[ASSIGNED TASK]: What lines of the data below hold "scientific"? Show them.
----- MATERIAL FOR THIS EXERCISE
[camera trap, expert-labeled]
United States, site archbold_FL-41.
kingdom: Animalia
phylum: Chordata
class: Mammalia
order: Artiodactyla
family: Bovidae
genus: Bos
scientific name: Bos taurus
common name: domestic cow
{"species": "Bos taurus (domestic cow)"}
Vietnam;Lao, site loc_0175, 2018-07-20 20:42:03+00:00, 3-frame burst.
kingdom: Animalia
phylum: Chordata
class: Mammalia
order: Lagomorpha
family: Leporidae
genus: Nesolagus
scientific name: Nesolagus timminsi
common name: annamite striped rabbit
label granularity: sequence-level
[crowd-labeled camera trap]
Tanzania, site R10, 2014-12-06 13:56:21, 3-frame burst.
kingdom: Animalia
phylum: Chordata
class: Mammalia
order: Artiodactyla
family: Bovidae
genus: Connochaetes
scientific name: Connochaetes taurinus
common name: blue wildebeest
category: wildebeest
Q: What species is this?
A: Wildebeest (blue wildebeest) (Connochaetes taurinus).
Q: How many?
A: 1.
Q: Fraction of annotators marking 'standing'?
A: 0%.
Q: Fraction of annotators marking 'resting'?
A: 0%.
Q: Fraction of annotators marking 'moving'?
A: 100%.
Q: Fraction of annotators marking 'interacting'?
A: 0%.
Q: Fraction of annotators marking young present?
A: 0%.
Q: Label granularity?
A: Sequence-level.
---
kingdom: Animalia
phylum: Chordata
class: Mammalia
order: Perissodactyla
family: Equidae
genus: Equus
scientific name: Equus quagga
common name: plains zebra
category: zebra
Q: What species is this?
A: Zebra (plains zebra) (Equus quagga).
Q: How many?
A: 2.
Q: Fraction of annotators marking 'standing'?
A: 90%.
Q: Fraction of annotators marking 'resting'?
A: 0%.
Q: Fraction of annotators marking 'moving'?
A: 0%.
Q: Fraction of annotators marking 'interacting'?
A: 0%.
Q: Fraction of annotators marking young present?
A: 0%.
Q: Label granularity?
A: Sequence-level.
----------
[SOLUTION TO THIS PROBLEM]:
scientific name: Bos taurus
scientific name: Nesolagus timminsi
scientific name: Connochaetes taurinus
scientific name: Equus quagga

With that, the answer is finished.